Idly, I traced a finger along the edge, the once-gleaming wood now dull and nicked. As a kid, it seemed odd to me that Dad wanted this ornate desk, more suited to a law firm, as the centerpiece of a bare-bones boxing and martial arts gym office. When I’d asked him about it, he’d smiled in that faint way of his.
“Lights Out is my pride and joy, boyo.” He’d spread his big, scarred hands over the shining desktop. “Here is where I represent it. Like it or not, appearances matter.”
Actions and words counted equal measure in his world. Act decisively, speak your piece with truth, and make good choices.
What would he think of my choices?
“Nothing good,” I muttered, then pressed the pads of my fingers to my aching eyes. At the moment, I wasn’t thinking much of my dad’s choices either.
Dad’s been gone for four years. The pain had dulled a little around the edges, but the emptiness remained. It was the fine, hot rage I felt toward him that freaked me out. Dad was never perfect. I’d known that for a long time. After Mom died, he’d fallen down a rabbit hole of his own making. But this shitshow he left on my hands was another story and made it hard to forgive and forget.
Shit, I wasn’t allowed to forget. The bank wouldn’t let that happen.

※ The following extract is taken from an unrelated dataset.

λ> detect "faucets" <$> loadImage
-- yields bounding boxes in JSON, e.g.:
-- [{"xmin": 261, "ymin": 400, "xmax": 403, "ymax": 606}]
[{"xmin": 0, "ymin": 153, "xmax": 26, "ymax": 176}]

I was clueless that my finances and the gym were in so much trouble until the day I found my dad hunched over his desk. The day Dad told me he’d mismanaged my money—a toxic mixture of bad investments and gambling—and that he’d remortgaged the gym to try to cover it.

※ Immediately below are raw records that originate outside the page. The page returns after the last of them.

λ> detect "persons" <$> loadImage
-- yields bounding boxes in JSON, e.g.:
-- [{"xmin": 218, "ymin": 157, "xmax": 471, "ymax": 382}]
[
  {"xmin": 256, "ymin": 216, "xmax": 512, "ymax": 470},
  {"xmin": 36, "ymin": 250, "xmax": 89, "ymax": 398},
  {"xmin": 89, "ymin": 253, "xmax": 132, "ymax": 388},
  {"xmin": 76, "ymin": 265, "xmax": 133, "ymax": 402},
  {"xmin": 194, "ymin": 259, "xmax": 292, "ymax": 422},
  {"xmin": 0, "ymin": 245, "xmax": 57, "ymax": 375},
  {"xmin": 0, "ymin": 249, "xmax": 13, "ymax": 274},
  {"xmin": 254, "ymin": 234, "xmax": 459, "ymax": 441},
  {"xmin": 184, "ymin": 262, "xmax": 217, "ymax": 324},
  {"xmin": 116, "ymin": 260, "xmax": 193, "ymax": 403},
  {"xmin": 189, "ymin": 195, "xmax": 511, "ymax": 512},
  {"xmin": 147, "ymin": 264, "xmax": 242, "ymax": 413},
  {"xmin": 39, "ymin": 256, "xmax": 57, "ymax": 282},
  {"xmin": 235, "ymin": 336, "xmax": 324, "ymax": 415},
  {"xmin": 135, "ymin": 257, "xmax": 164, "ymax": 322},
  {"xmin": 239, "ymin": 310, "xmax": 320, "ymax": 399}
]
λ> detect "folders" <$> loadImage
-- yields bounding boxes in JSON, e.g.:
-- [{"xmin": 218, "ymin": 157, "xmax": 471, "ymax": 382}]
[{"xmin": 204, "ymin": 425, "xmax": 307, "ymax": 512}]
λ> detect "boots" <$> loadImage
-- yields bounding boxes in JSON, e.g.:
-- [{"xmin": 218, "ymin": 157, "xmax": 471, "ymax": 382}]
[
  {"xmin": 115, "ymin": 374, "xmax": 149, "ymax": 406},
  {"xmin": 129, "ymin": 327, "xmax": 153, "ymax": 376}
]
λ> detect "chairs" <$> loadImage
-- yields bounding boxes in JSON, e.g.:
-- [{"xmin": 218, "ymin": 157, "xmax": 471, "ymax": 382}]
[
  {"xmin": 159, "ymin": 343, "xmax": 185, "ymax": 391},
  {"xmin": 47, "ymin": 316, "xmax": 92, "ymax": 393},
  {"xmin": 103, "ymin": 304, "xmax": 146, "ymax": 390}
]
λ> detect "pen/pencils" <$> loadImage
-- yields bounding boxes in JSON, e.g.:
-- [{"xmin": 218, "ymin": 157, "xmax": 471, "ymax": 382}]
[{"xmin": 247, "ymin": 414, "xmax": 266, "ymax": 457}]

A month later, Dad was dead. Heart attack, the stress and shame of what he’d done catching up to him in the worst of ways. And I became the new owner of Lights Out, and a mountain of debt.
My jaw locked tight, the rage hitting me again. I wanted to get up, walk away, and never look back. From outside the glass walls of the office came the sound of juvenile laughter. The junior group was practicing capoeira, one of the gym’s newest offerings. The classes were all full, but only half of the boys could afford to pay. And while it was my prerogative to turn them away, I knew I’d never do that. This gym was their lifeline in a world that would easily drain their joy and leave them empty shells of their former selves.
“That’s a pretty nasty expression you got going.” Carlos stood by the door I’d made the mistake of leaving open. A grin split his face. “You find a rash or something?”
“Yeah, right under my balls,” I replied without heat. “You want to take a look?”
“I’ll leave that to your lady friends.”
Carlos knew I hadn’t been with any lady friends, as he put it, in a while. Don’t get me wrong—the opportunities were there, I just hadn’t wanted to take them. I didn’t have the stomach for… well, anything lately. First with Dad’s fucking debts, then with Jake—I didn’t want to think about Jake.
Carlos pushed away from the door and dropped his ass in the chair opposite my desk. “So,” he prompted, “what’s with the face?”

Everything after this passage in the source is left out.